Transcreva na íntegra, sem alterar nada, o texto sobre raça e ações afirmativas apresentado abaixo.

Texto em estudo »
========================================================================

Raça é hoje um conceito desmoralizado pela ciência,
pois podem ser medidas mais variações genéticas entre
dois indivíduos loiros do que entre um loiro e um negro. Raça
não é, portanto, base sólida para legislar.
7. Preferências raciais são segregacionistas? Nos Estados Unidos, país com longa experiência em ações
afirmativas, caminha-se na direção justamente oposta à
que pretende o Brasil. A Suprema Corte americana nos anos 70 julgou inconstitucionais
as cotas para negros e outras minorias. Recentemente, também considerou
inconstitucional o “bônus” nas notas que algumas universidades
instituíram para ajudar no ingresso dos estudantes negros. Resumiu
o juiz Anthony Kennedy em um voto sobre as ações afirmativas:
“Preferências raciais, quando corroboradas pelo estado, podem
ser a mais segregacionista das políticas, com o potencial de destruir
a confiança na Constituição e na ideia de igualdade”.

========================================================================

Dados fornecidos »
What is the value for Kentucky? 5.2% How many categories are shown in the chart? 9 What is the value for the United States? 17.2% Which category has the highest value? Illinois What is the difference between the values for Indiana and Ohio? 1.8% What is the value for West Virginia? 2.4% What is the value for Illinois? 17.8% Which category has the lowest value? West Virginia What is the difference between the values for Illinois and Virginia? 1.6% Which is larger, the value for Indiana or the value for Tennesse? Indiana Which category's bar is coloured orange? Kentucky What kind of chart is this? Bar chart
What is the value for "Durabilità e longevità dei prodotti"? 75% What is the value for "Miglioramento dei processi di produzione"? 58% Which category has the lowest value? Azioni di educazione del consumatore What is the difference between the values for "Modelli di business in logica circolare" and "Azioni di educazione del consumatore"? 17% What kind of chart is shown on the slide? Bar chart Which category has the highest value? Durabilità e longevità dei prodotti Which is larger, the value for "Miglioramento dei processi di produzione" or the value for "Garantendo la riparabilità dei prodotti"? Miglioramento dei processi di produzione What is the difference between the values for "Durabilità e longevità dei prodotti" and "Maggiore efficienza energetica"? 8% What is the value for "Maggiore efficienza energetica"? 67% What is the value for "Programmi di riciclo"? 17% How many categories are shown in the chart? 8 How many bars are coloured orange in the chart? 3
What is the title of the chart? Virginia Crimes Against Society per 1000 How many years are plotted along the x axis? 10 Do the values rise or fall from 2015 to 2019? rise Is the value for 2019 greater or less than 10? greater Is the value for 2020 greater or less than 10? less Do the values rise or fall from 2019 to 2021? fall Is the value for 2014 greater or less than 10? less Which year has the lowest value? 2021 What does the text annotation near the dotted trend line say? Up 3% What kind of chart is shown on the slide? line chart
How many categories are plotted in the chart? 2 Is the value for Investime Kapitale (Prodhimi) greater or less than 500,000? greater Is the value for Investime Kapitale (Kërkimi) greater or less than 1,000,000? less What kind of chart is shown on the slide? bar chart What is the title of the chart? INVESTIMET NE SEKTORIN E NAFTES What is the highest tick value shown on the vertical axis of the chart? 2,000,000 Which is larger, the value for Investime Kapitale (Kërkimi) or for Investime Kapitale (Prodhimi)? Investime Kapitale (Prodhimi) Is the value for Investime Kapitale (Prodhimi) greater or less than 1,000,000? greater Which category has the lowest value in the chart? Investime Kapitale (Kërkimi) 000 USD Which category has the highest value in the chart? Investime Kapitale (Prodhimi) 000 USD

========================================================================

Resposta »
Raça é hoje um conceito desmoralizado pela ciência,
pois podem ser medidas mais variações genéticas entre
dois indivíduos loiros do que entre um loiro e um negro. Raça
não é, portanto, base sólida para legislar.
7. Preferências raciais são segregacionistas? Nos Estados Unidos, país com longa experiência em ações
afirmativas, caminha-se na direção justamente oposta à
que pretende o Brasil. A Suprema Corte americana nos anos 70 julgou inconstitucionais
as cotas para negros e outras minorias. Recentemente, também considerou
inconstitucional o “bônus” nas notas que algumas universidades
instituíram para ajudar no ingresso dos estudantes negros. Resumiu
o juiz Anthony Kennedy em um voto sobre as ações afirmativas:
“Preferências raciais, quando corroboradas pelo estado, podem
ser a mais segregacionista das políticas, com o potencial de destruir
a confiança na Constituição e na ideia de igualdade”.